## Kutipan teks
####################

Rabu, 23 Juni 2021

 

Kebocoran Data dan Kelengahan Warganet

Rony K Pratama ;  Peneliti Genealogi Hoaks di Indonesia

KOMPAS, 19 Juni 2021

 

 

                                                           

Pada ruang publik digital data tak sekadar informasi, tapi juga identitas. Tiap identitas sederhananya menyiratkan pembeda antara warganet satu dan lainnya.

 

Masalahnya, di antara warganet kurang menyadari betapa aktivitas pamer digital di ruang maya berpotensi bumerang. Di satu pihak memang mereka dikenal luas dengan sejumlah atribut khasnya, tetapi di pihak lain data yang terpampang rawan dimanfaatkan oleh orang yang tidak bertanggung jawab.

 

Saya kerap mengamati seorang warganet yang notabene ”orang penting” di suatu lembaga rajin mengunggah data penting ke dinding media sosial. Barangkali kecenderungan itu diniatkan untuk memotivasi kerabat lain. Namun, media sosial bak rimba maya yang tak jelas juntrungannya. Maksud baik belum tentu menuai kemanfaatan. Sebaliknya, keteledoran penggunaan media sosial menjadi awal mula malapetaka di kemudian hari.

 

Kebocoran data selalu berada di titik persinggungan antara kejahatan dan kelengahan di dunia maya. Siapa paling bertanggung jawab? Hemat penulis, selain individu, lembagalah yang semestinya di garda depan.

 

Tidak mengherankan kalau tersiar kasak-kusuk bahwa terdapat instansi yang sengaja menjual data kliennya demi kepentingan pemasaran. Akibatnya, pesan masuk berupa layanan pinjaman online, hadiah puluhan juta rupiah, sampai papa-mama minta pulsa tak terhindarkan.

####################

## Data yang ditampilkan
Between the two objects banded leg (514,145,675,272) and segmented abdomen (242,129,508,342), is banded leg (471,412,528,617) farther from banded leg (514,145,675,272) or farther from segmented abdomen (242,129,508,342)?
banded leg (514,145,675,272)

####################

## Perintah A
Menurut teks tentang kebocoran data, selain individu, siapa yang semestinya berada di garda depan?
## Perintah B
Tuliskan ulang dengan tepat seluruh bagian teks tentang kebocoran data mulai dari "Saya kerap mengamati" hingga "di kemudian hari.".
## Perintah C
Berdasarkan teks tentang kebocoran data, jelaskan mengapa aktivitas pamer digital di ruang maya berpotensi menjadi bumerang.

## Jawaban yang diharapkan A
Lembaga.

## Jawaban yang diharapkan B
Saya kerap mengamati seorang warganet yang notabene ”orang penting” di suatu lembaga rajin mengunggah data penting ke dinding media sosial. Barangkali kecenderungan itu diniatkan untuk memotivasi kerabat lain. Namun, media sosial bak rimba maya yang tak jelas juntrungannya. Maksud baik belum tentu menuai kemanfaatan. Sebaliknya, keteledoran penggunaan media sosial menjadi awal mula malapetaka di kemudian hari.

## Jawaban yang diharapkan C
Di satu pihak, warganet memang dikenal luas dengan sejumlah atribut khasnya. Di pihak lain, data yang terpampang rawan dimanfaatkan oleh orang yang tidak bertanggung jawab.